> [The problem] Write every record out again exactly as given.

[Stored data]
----
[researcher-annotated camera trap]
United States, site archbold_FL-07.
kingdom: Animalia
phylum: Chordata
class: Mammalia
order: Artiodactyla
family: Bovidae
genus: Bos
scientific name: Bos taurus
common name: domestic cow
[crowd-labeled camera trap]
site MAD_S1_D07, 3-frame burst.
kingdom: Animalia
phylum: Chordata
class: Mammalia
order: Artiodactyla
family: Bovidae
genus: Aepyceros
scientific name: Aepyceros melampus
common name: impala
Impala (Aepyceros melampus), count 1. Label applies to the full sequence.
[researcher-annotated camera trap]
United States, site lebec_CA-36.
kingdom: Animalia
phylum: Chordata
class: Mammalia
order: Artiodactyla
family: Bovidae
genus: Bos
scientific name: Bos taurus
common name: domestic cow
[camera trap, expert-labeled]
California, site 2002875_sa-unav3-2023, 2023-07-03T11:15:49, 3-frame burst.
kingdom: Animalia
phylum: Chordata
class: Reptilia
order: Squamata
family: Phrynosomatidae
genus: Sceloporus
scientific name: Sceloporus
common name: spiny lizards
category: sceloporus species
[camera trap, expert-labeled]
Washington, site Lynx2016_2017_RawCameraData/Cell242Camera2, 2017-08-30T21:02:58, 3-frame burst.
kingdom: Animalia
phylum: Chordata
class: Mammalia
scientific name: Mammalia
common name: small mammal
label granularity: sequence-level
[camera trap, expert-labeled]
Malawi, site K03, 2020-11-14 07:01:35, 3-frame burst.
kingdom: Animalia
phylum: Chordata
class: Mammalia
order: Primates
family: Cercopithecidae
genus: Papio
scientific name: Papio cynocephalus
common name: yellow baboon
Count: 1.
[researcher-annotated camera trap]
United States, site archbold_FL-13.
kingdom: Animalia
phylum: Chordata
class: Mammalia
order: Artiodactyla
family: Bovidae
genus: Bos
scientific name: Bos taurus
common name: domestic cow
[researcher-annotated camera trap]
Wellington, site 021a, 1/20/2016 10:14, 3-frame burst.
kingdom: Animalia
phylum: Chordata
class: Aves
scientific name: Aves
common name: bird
----
> [Worked solution]
[researcher-annotated camera trap]
United States, site archbold_FL-07.
kingdom: Animalia
phylum: Chordata
class: Mammalia
order: Artiodactyla
family: Bovidae
genus: Bos
scientific name: Bos taurus
common name: domestic cow
[crowd-labeled camera trap]
site MAD_S1_D07, 3-frame burst.
kingdom: Animalia
phylum: Chordata
class: Mammalia
order: Artiodactyla
family: Bovidae
genus: Aepyceros
scientific name: Aepyceros melampus
common name: impala
Impala (Aepyceros melampus), count 1. Label applies to the full sequence.
[researcher-annotated camera trap]
United States, site lebec_CA-36.
kingdom: Animalia
phylum: Chordata
class: Mammalia
order: Artiodactyla
family: Bovidae
genus: Bos
scientific name: Bos taurus
common name: domestic cow
[camera trap, expert-labeled]
California, site 2002875_sa-unav3-2023, 2023-07-03T11:15:49, 3-frame burst.
kingdom: Animalia
phylum: Chordata
class: Reptilia
order: Squamata
family: Phrynosomatidae
genus: Sceloporus
scientific name: Sceloporus
common name: spiny lizards
category: sceloporus species
[camera trap, expert-labeled]
Washington, site Lynx2016_2017_RawCameraData/Cell242Camera2, 2017-08-30T21:02:58, 3-frame burst.
kingdom: Animalia
phylum: Chordata
class: Mammalia
scientific name: Mammalia
common name: small mammal
label granularity: sequence-level
[camera trap, expert-labeled]
Malawi, site K03, 2020-11-14 07:01:35, 3-frame burst.
kingdom: Animalia
phylum: Chordata
class: Mammalia
order: Primates
family: Cercopithecidae
genus: Papio
scientific name: Papio cynocephalus
common name: yellow baboon
Count: 1.
[researcher-annotated camera trap]
United States, site archbold_FL-13.
kingdom: Animalia
phylum: Chordata
class: Mammalia
order: Artiodactyla
family: Bovidae
genus: Bos
scientific name: Bos taurus
common name: domestic cow
[researcher-annotated camera trap]
Wellington, site 021a, 1/20/2016 10:14, 3-frame burst.
kingdom: Animalia
phylum: Chordata
class: Aves
scientific name: Aves
common name: bird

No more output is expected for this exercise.